Exactly the lines from the beginning of the records to the line with "common name: pig-tailed macaque", both ends included, are to be given again, and pictures are to be left out.
※ ※ ※
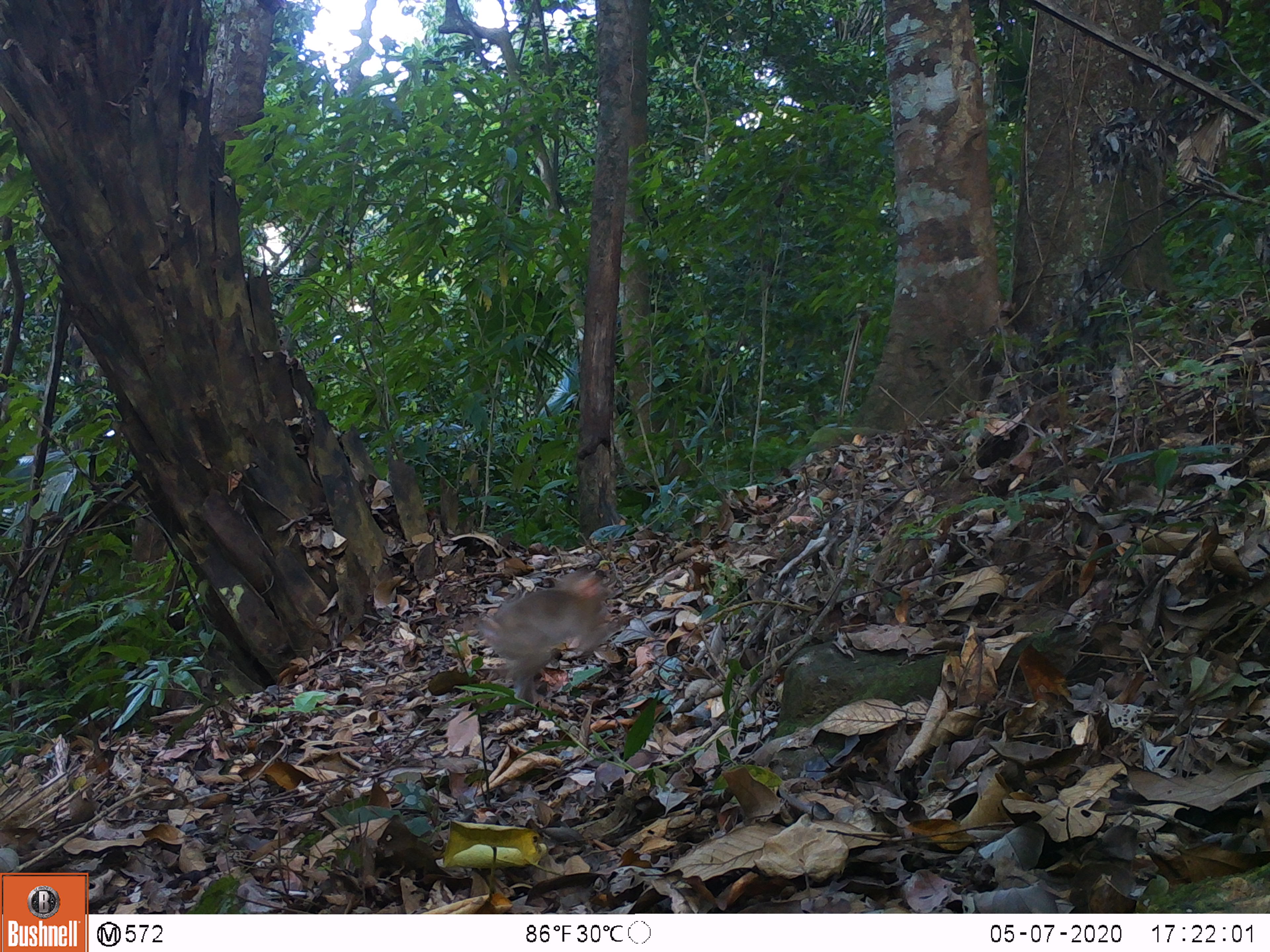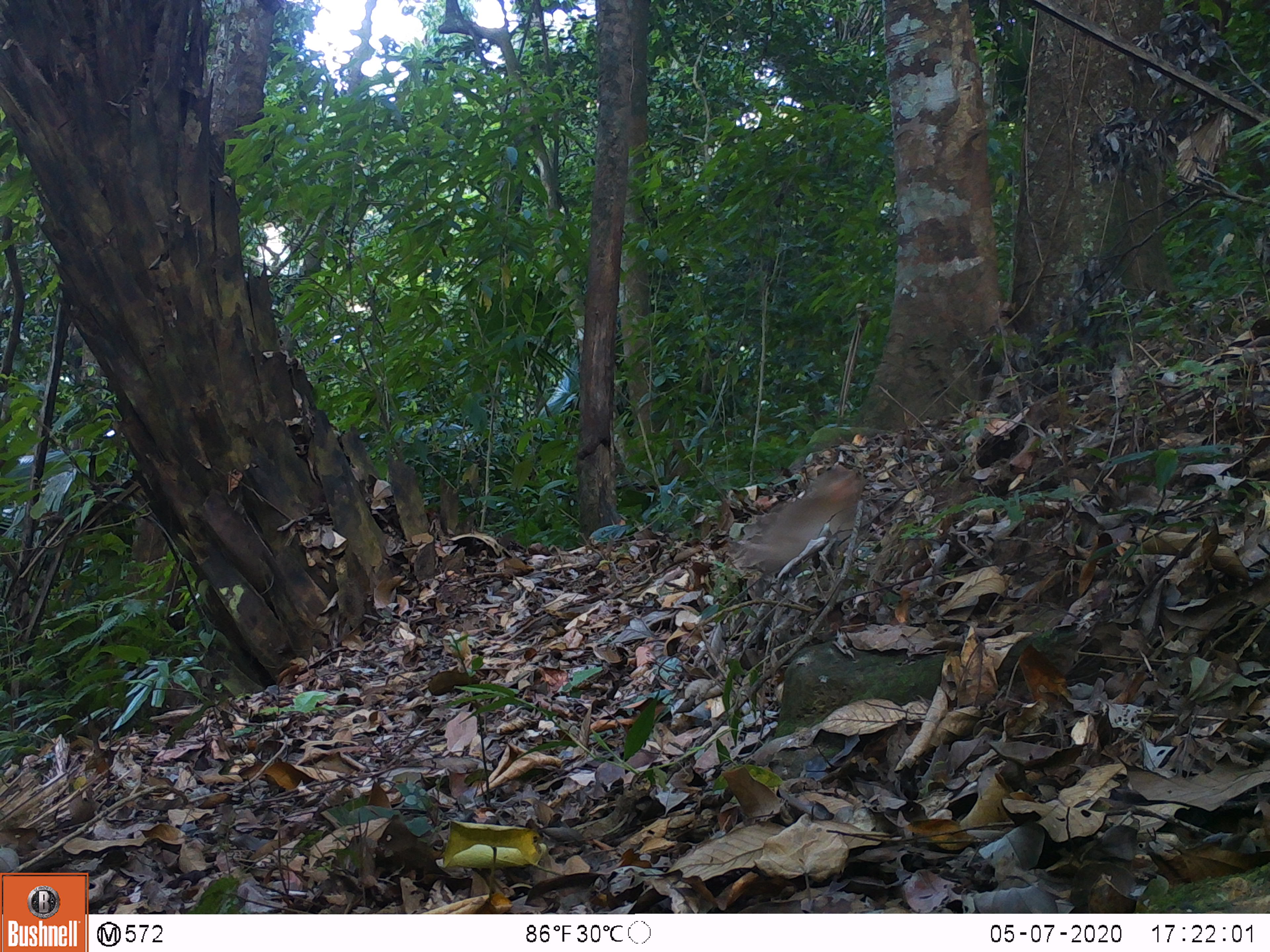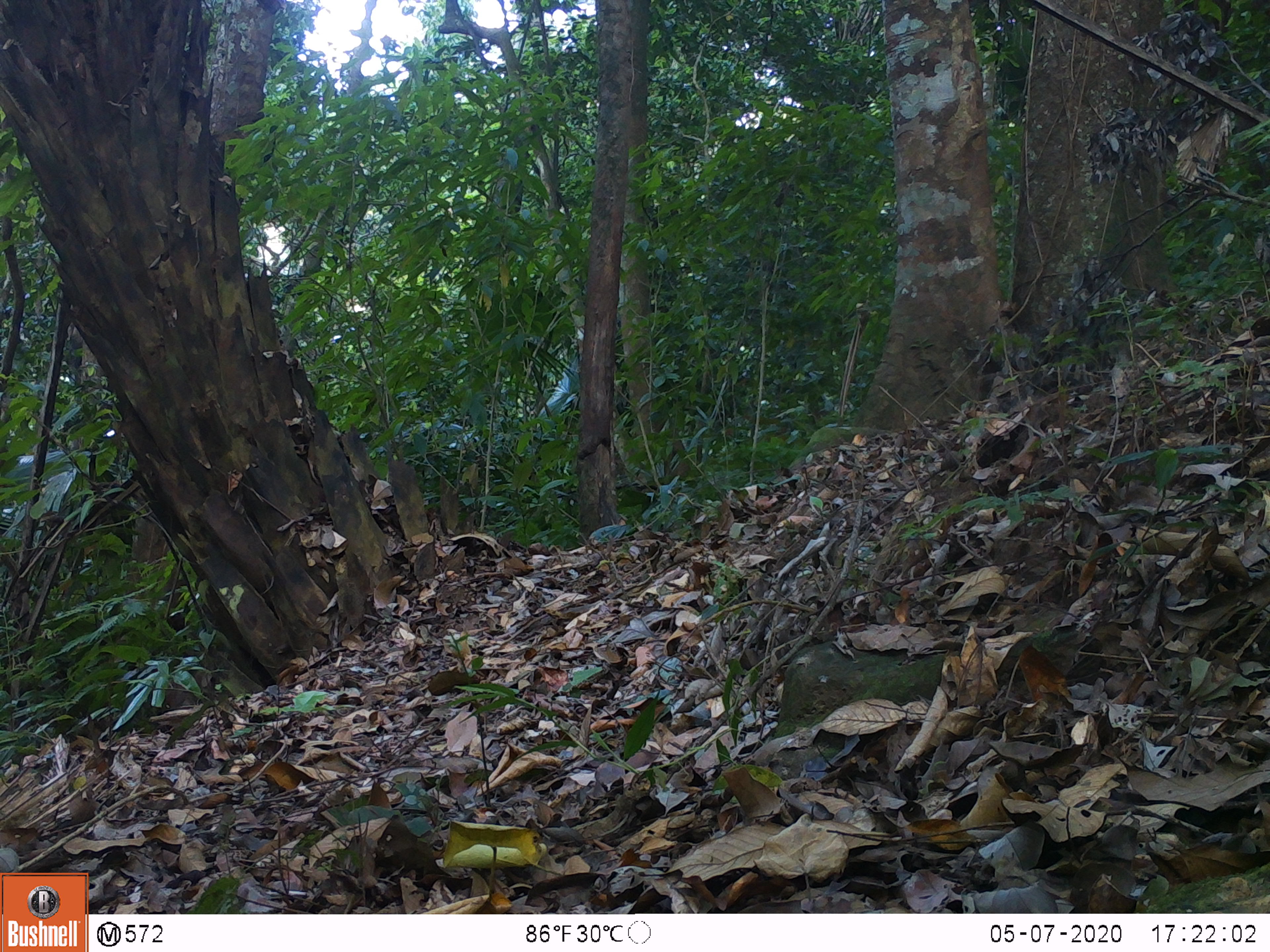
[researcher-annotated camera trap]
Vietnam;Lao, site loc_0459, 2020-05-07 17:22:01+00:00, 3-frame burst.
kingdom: Animalia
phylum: Chordata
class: Mammalia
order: Primates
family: Cercopithecidae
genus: Macaca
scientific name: Macaca nemestrina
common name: pig-tailed macaque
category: pig tailed macaque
Pig tailed macaque (pig-tailed macaque) (Macaca nemestrina). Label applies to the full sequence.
※ ※ ※
== Output below ==
[researcher-annotated camera trap]
Vietnam;Lao, site loc_0459, 2020-05-07 17:22:01+00:00, 3-frame burst.
kingdom: Animalia
phylum: Chordata
class: Mammalia
order: Primates
family: Cercopithecidae
genus: Macaca
scientific name: Macaca nemestrina
common name: pig-tailed macaque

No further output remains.